> TASK BRIEF: For this task, copy all of the data below exactly and skip the pictures.

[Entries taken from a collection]
======
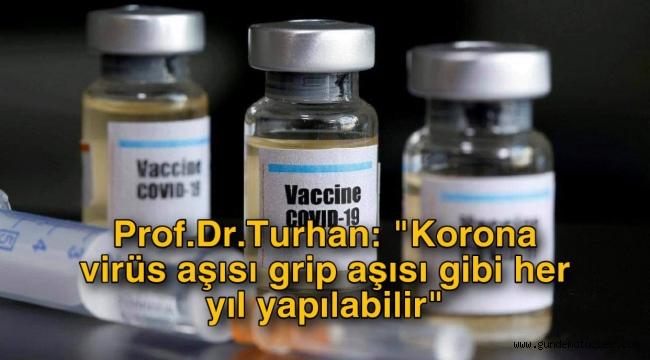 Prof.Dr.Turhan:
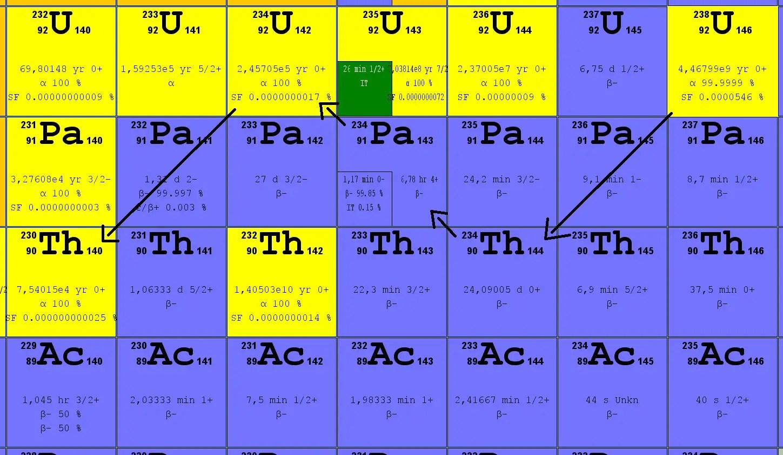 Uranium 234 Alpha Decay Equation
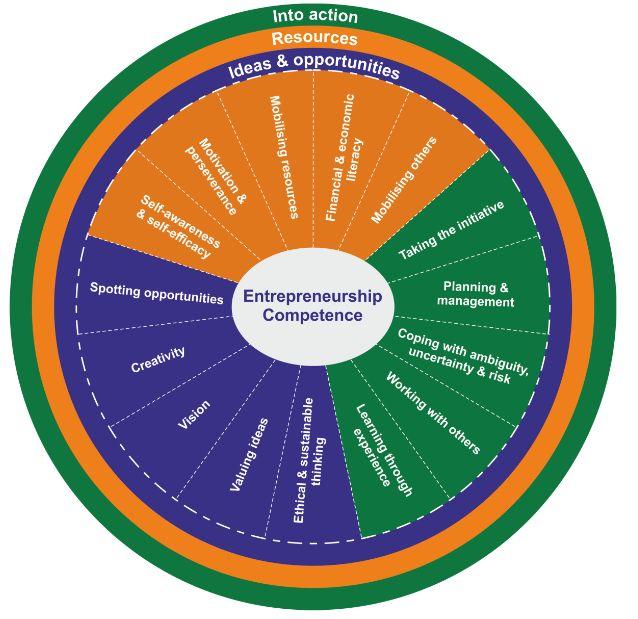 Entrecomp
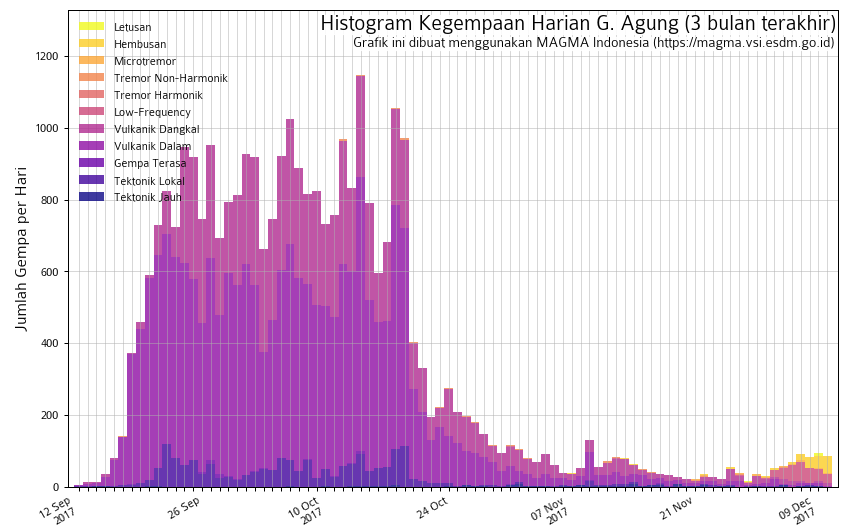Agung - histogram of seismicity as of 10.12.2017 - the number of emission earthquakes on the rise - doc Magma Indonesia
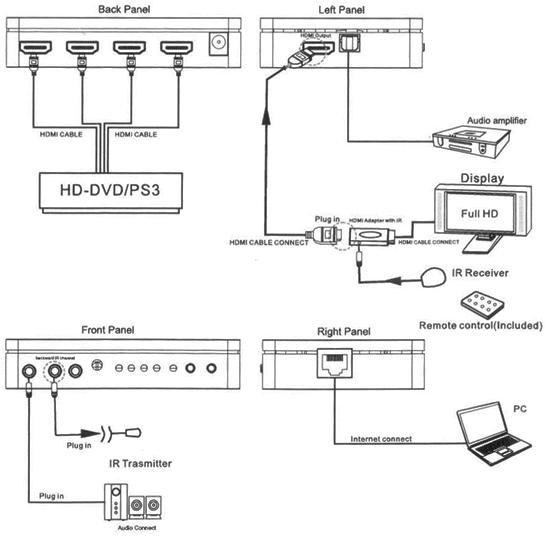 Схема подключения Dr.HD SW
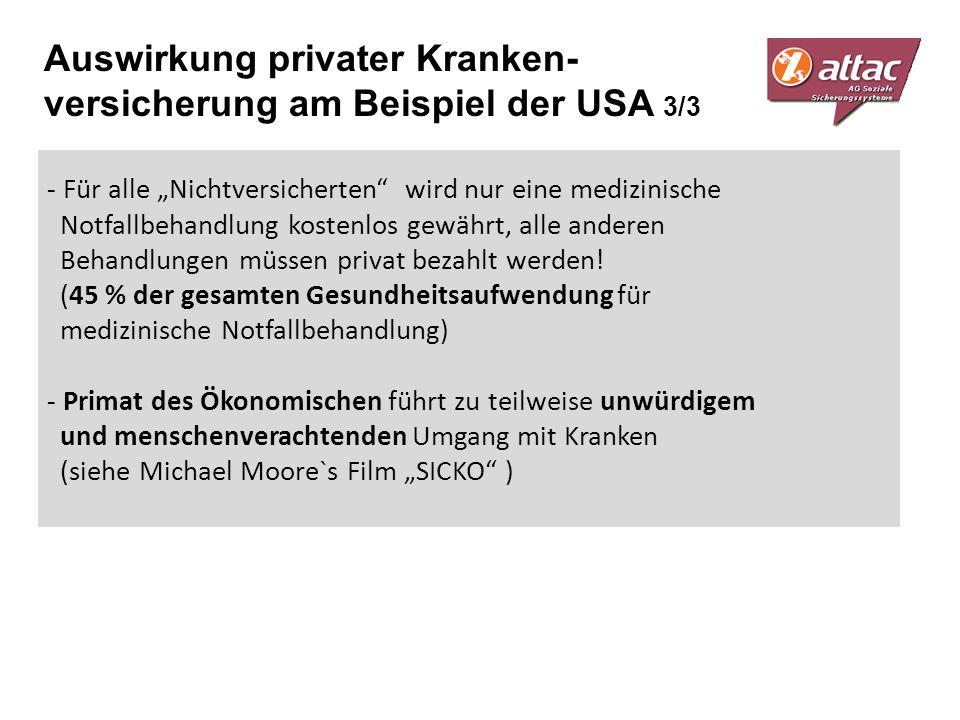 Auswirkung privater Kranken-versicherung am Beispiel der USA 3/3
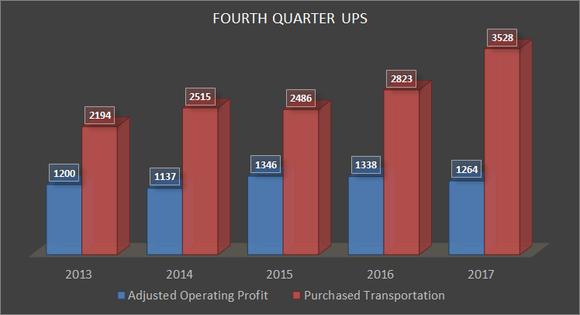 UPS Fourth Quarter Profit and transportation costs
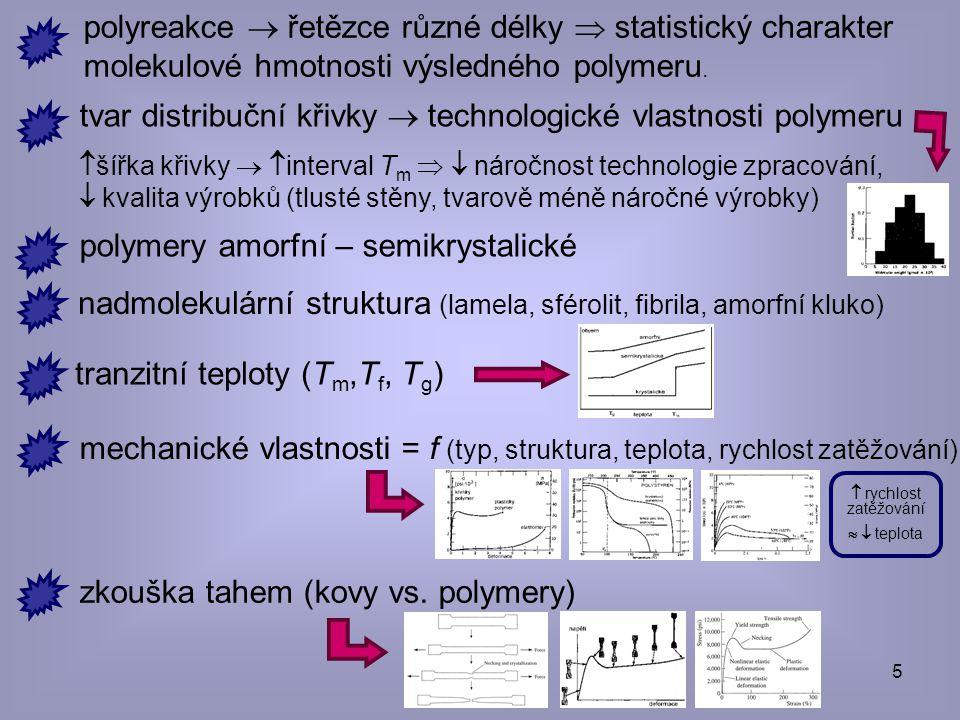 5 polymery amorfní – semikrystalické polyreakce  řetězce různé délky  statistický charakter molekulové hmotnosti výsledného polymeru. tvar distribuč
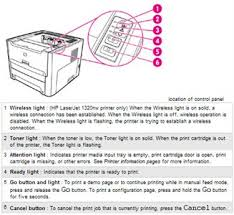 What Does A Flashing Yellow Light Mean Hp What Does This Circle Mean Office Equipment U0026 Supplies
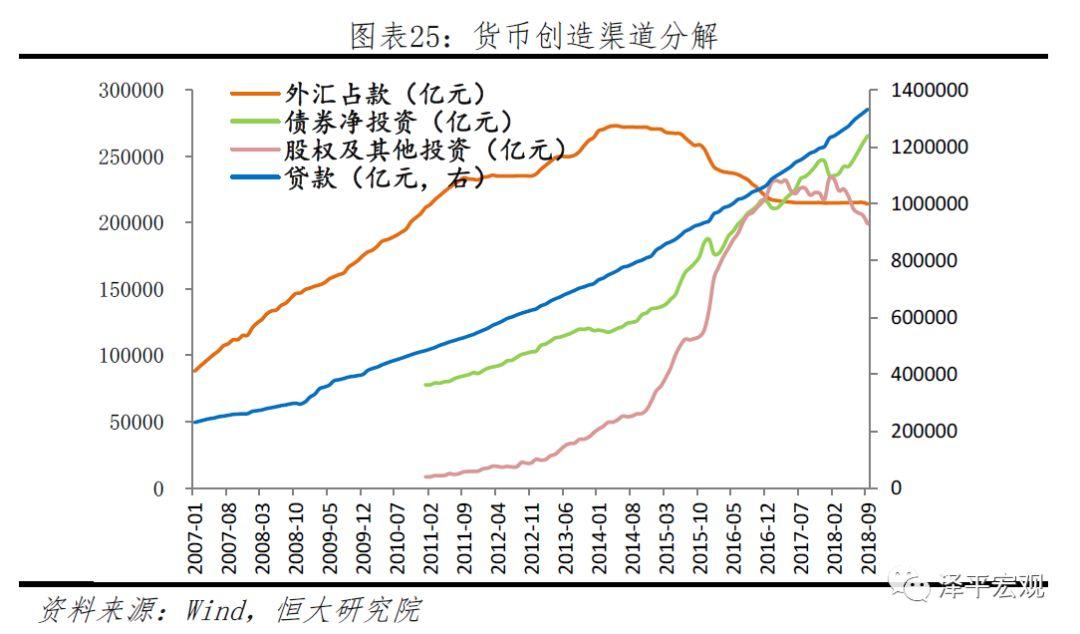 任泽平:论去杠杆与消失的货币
======
> RESULT OF THE EXERCISE:
 Prof.Dr.Turhan:
 Uranium 234 Alpha Decay Equation
 Entrecomp
Agung - histogram of seismicity as of 10.12.2017 - the number of emission earthquakes on the rise - doc Magma Indonesia
 Схема подключения Dr.HD SW
 Auswirkung privater Kranken-versicherung am Beispiel der USA 3/3
 UPS Fourth Quarter Profit and transportation costs
 5 polymery amorfní – semikrystalické polyreakce  řetězce různé délky  statistický charakter molekulové hmotnosti výsledného polymeru. tvar distribuč
 What Does A Flashing Yellow Light Mean Hp What Does This Circle Mean Office Equipment U0026 Supplies
 任泽平:论去杠杆与消失的货币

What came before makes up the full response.